Knowledge Centre

Salary Sacrifice

Salary Sacrifice Overview

A salary sacrifice arrangement involves an employee giving up part of their salary in exchange for a non-cash benefit. The employees gross salary is then reduced by the amount they agree to sacrifice. This arrangement creates savings for both the employee and employer – the employee benefits from reduced income tax and national insurance liability, and the employer is subject to lower Class 1 NICs.

Salary sacrifice arrangements are voluntary and require agreement from the employee and employer before they can take place. An employee cannot insist upon a sacrifice arrangement and likewise they are not obligated to accept one if their employer suggests it. Salary sacrifice arrangements legally constitute a variation of the contract of employment, and so they must be set up carefully, with both parties agreement.

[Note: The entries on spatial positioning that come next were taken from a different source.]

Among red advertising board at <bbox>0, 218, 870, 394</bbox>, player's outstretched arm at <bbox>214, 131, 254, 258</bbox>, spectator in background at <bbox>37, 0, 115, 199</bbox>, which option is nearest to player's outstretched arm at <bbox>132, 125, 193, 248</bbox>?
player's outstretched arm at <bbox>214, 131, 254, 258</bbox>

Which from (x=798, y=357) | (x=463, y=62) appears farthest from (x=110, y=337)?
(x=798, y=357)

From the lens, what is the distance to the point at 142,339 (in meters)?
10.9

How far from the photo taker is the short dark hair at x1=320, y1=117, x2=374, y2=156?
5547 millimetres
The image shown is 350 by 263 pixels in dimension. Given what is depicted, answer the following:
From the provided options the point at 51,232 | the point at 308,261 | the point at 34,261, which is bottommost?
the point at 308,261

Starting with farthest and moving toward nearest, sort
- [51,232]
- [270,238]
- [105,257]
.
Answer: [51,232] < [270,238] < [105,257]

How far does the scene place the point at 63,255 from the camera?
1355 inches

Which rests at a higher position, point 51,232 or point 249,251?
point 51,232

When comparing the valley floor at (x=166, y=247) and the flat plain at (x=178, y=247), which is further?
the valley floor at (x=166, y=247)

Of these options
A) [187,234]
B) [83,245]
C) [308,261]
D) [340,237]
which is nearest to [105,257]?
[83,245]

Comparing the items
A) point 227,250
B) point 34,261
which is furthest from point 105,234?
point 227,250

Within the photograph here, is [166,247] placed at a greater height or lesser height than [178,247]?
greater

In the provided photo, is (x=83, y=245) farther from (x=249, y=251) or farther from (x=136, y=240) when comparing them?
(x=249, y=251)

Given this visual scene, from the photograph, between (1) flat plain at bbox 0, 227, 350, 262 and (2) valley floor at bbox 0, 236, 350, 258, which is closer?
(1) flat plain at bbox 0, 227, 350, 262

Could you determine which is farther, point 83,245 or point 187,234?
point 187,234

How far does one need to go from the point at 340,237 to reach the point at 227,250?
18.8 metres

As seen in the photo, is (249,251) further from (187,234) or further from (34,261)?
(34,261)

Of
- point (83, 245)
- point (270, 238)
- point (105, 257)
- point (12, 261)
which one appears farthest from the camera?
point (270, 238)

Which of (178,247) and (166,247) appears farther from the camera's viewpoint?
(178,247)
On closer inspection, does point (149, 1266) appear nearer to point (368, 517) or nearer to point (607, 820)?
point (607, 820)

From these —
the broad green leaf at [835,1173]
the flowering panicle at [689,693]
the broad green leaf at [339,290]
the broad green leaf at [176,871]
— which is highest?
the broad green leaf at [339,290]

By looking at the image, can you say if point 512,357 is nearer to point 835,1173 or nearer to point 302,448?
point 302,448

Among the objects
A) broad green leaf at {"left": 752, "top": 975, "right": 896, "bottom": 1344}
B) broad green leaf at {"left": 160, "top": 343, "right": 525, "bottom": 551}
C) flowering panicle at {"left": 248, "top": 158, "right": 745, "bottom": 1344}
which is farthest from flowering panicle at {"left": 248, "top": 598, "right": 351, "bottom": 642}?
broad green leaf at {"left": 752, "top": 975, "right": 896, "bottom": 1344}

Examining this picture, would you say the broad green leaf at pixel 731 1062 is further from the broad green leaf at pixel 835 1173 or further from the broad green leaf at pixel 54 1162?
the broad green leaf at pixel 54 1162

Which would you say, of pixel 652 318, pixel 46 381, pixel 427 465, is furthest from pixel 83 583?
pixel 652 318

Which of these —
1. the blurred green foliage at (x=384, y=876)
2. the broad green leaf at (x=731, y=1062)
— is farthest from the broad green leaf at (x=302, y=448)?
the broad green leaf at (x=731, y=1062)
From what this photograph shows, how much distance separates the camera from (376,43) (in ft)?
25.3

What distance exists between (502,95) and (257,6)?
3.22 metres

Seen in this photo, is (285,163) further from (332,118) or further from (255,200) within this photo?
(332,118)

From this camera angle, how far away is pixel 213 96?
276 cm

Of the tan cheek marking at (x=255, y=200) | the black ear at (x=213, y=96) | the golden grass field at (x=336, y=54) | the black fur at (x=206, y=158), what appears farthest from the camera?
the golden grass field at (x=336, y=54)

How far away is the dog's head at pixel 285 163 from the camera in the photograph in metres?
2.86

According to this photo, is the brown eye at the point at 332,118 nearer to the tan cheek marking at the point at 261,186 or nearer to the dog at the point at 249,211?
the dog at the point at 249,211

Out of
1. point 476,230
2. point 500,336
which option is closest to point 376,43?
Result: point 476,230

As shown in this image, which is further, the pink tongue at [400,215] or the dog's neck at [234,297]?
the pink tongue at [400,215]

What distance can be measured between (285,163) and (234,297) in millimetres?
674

A salary sacrifice arrangement must not reduce an employee’s earnings below the National Minimum Wage – employers must ensure that procedures are in place to cap salary sacrifice deductions and maintain NMW rates.

OpRA

Since 2017, the Optional Remuneration Arrangement (OpRA) rules need to be considered when implementing a salary sacrifice arrangement. OpRA was introduced by the government to reduce the number of benefits that could be provided by salary sacrifice. Under OpRA, there are certain exempt items that you can still deliver under salary sacrifice rules and reduce taxable and NIable pay.

These are:

  • Payments into a pension scheme
  • Childcare vouchers
  • Bicycles
  • Cars with CO2 emissions of less than 75gkm

These exemptions do not need to be valued and do not need to be reported to HMRC.

There are two ways to approach the non-exempt items i.e., the items that fall under OpRA regulations.

  1. Operate them as standard net deduction, meaning the employee no longer benefits from reduced taxable and NIable pay.
  2. Operate the non-exempt items under a salary sacrifice arrangement, but then tax the benefit via whichever method of taxing benefits in kind the organisation uses (P11D’s or Payrolling). If this approach is taken, then either a Type A or Type B arrangement applies.

Type A is where the employee gives up a right to receive earnings in return for a non-cash benefit (traditional SS). The non-cash benefit they receive is subsequently taxed via the P11D/Payrolling process. The amount taxed through this process is the higher of:

  • The salary sacrificed.
  • The amount of the benefit received.

Type B is where the employee chooses to receive a benefit rather than a salary. The most common type of arrangement is choosing between a company car or a car allowance. Where Type B arrangements apply, the employee will be taxed on the higher of:

  • The cash amount the employee would have received
  • The taxable benefit amount determined under the benefit rules.

The higher amount is also subject to Class 1A NIC’s.

Workplace Pension Schemes

In a salary sacrifice arrangement, you agree, with your employer, to ‘give up’ (or ‘sacrifice’) a certain amount of your salary in exchange for payments into your pension.

You and your employer will agree how much you wish to ‘sacrifice’, and your gross pay is reduced by this amount. You will then pay less tax and national insurance on your
reduced earnings. In some cases, this can increase the amount of your take-home pay.